■ Assigned task:
Emit only the lines from the line containing "решении жизненных проблем)" through the last line of the entries, unchanged.

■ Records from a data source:
========
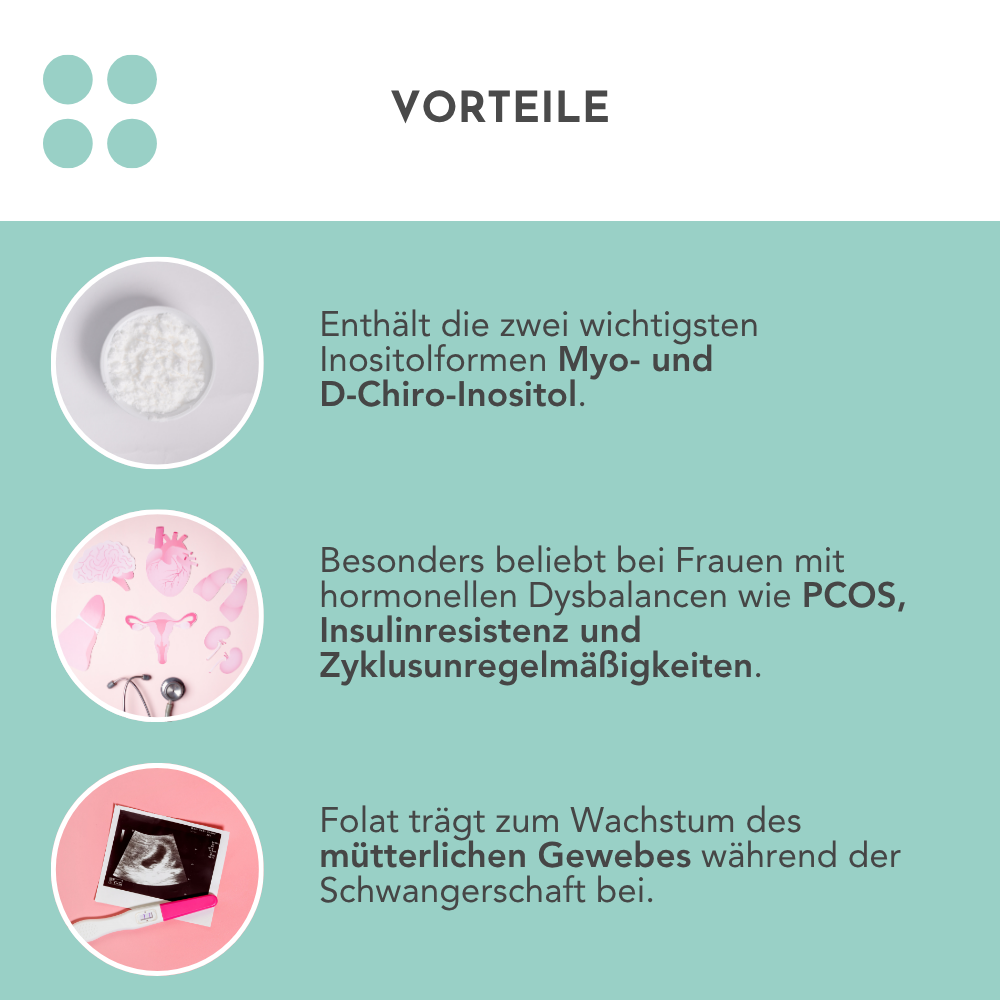 VORTEILE

Enthält die zwei wichtigsten Inositolformen Myo- und D-Chiro-Inositol.

Besonders beliebt bei Frauen mit hormonellen Dysbalancen wie PCOS, Insulinresistenz und Zyklusunregelmäßigkeiten.

Folat trägt zum Wachstum des mütterlichen Gewebes während der Schwangerschaft bei.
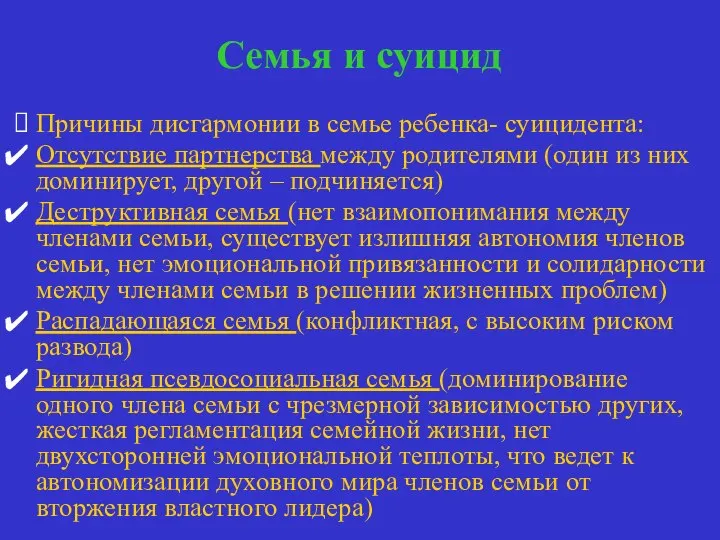 Семья и суицид

Причины дисгармонии в семье ребенка- суицидента:

✔ Отсутствие партнерства между родителями (один из них доминирует, другой – подчиняется)

✔ Деструктивная семья (нет взаимопонимания между членами семьи, существует излишняя автономия членов семьи, нет эмоциональной привязанности и солидарности между членами семьи в решении жизненных проблем)

✔ Распадающаяся семья (конфликтная, с высоким риском развода)

✔ Ригидная псевдосоциальная семья (доминирование одного члена семьи с чрезмерной зависимостью других, жесткая регламентация семейной жизни, нет двухсторонней эмоциональной теплоты, что ведет к автономизации духовного мира членов семьи от вторжения властного лидера)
========
■ Written solution:
✔ Деструктивная семья (нет взаимопонимания между членами семьи, существует излишняя автономия членов семьи, нет эмоциональной привязанности и солидарности между членами семьи в решении жизненных проблем)

✔ Распадающаяся семья (конфликтная, с высоким риском развода)

✔ Ригидная псевдосоциальная семья (доминирование одного члена семьи с чрезмерной зависимостью других, жесткая регламентация семейной жизни, нет двухсторонней эмоциональной теплоты, что ведет к автономизации духовного мира членов семьи от вторжения властного лидера)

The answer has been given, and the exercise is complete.